Taksimde, ‘Şanar Yurdatapan’ ve ‘Atilla Özdemiroğlu’nun birleşerek kurduğu  "Şat Yapım" adlı stüdyolarında, 1978 Eurovision şarkı yarışması için Grup Sexted "İnsanız Biz" adlı besteyi seslendirmek için kuruldu. Gurup altı kişiydi. İskender Doğan, Melike Demirağ, Ertan Anapa, Funda Anapa, Esmeray,  Kerem Yılmazer. Dans ve kariyografi ise, konservatuvar bale bölümünden mezun, Şanar Yurdatapan’ın kız kardeşi Lale Mansur tarafından sahneye konuldu. Beste; insanın en zeki ve en uygar hayvan olduğunu, daha insanlaşmayı başaramadığını anlatan sözleriyle, dansıyla, sahne şovuyla birinci oldu. Ama jüri hayvanız biz lafına takılmıştı. Bu yüzden ikinci yapıldık ve yurt dışına gidemedik.

Günümüzde müziğimizin geldiği noktayı nasıl buluyorsunuz? Son dönemde yapılan besteleri söz ve melodik yapı itibariyle değerlendirseniz neler söylemek istersiniz?
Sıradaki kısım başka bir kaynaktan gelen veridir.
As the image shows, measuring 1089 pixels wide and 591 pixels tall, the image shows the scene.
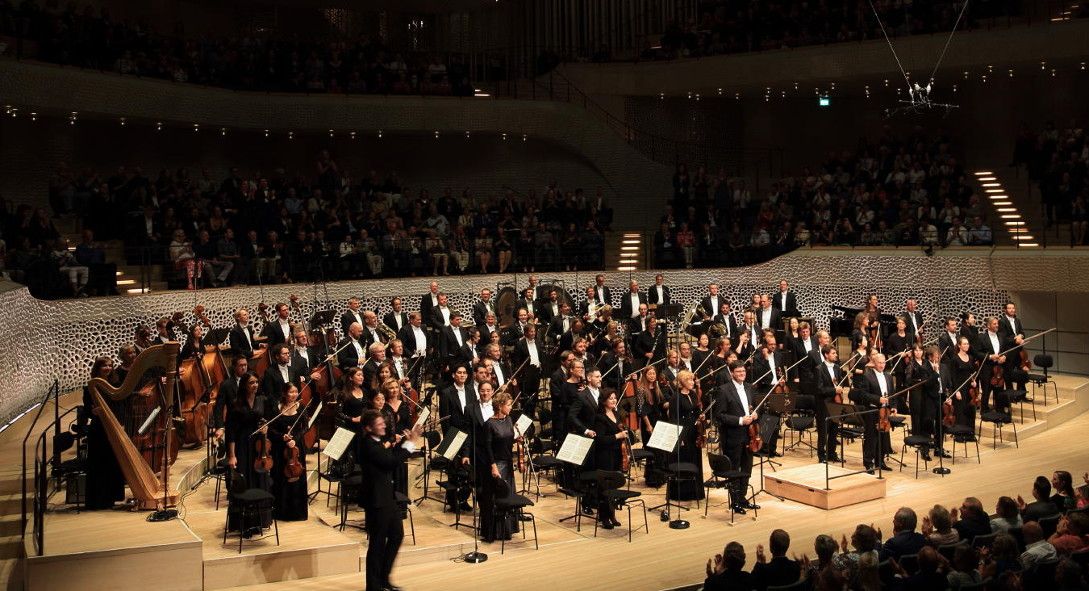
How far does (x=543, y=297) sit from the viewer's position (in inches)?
709

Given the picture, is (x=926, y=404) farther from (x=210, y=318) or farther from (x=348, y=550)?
(x=210, y=318)

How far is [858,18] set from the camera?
2386 cm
Bizim kuşak klip anlayışı olmadığı için müziği seyretmezdi, dinlerdi. Odanın sessizliğinde, en güzel ses tesisatıyla, analog olarak yapılmış plakların sunduğu muhteşem şarkıları gönlümüze ekerdik. Müzik dinlerken gözlerimizi kapatıp, müziği gönlümüze alıp, müziğin hakimiyetine kendimizi bırakınca bizi sanatsal seyahatlere çıkarırdı. Şimdi ise klipte kullanılan ögeler birinci planda. Ritim ikinci planda, beste ve müzik üçüncü planda, ses kalitesi ise, televizyonun kötü ses kalitesiyle son planda olup gönlümüze değil, arzularımıza, aklımıza ve seks dürtülerimize hedef alınmış tarzıyla, eski mükemmel dinleme geleneklerini yozlaştırıp bir kenara fırlatmıştır. Şarkılar mekaniktir. Danslar aşağı yukarı aynıdır. Sözler ritim hızlandığı için derin değildir. Slogan niteliğinde ve edebiyattan uzaktır.
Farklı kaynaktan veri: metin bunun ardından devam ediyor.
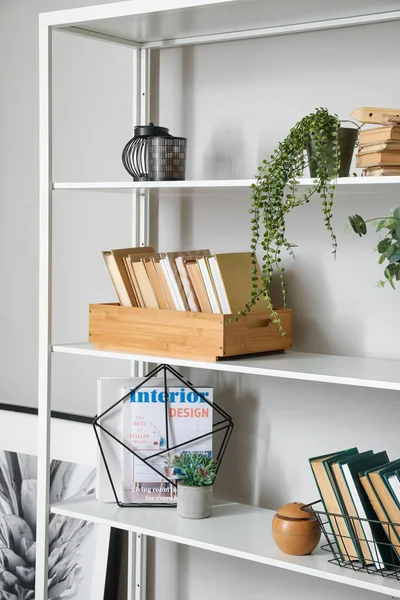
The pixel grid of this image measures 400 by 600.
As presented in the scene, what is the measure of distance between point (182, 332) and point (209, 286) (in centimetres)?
11

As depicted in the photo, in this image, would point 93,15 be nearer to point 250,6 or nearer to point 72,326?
point 250,6

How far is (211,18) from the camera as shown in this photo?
194cm

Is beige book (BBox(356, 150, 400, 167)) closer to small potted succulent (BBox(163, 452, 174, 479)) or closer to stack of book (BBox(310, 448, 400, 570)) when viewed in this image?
stack of book (BBox(310, 448, 400, 570))

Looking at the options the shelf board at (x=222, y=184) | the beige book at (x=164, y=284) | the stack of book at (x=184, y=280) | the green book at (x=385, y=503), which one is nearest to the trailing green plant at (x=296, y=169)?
the shelf board at (x=222, y=184)

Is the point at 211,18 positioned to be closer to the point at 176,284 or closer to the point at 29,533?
the point at 176,284

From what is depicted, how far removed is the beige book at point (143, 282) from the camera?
200 centimetres

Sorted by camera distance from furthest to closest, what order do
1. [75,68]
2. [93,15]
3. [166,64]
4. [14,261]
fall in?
1. [14,261]
2. [75,68]
3. [166,64]
4. [93,15]

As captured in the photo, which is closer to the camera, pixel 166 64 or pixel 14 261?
pixel 166 64

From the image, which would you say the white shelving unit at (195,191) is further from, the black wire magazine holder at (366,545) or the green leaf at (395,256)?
the green leaf at (395,256)

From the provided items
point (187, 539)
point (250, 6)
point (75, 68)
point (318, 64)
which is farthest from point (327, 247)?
point (75, 68)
Sizin bir de TV deneyiminiz var. ‘’Gönül Salıncağı’’ dizisindeki oyunculuk tecrübenizden bahseder misiniz bizlere.

Benim sanat yaşamımda, tiyatroda başrol ve tv dizilerinde oyunculuk tecrübelerim var. Gönül Salıncağı’nda başarılı bir iş çıkardık. Büyük bir prodüksiyondu. O diziden iki güçlü genç oyuncu doğdu. Nur Fettahoğlu ve Bülent Emrah Parlak. En önemlisi sinema sektörü çok önemli bir senarist ve yapımcı, ünlü şarkıcımız Kıraç'ın eşi Ayşe Şule Bilgiç'i kazandı. Çizgi filmlerimizin PEPEE’sini çocuklarımızın dünyasına armağan etti. Kıraç’ı ve Ayşe'mi evladım gibi severim.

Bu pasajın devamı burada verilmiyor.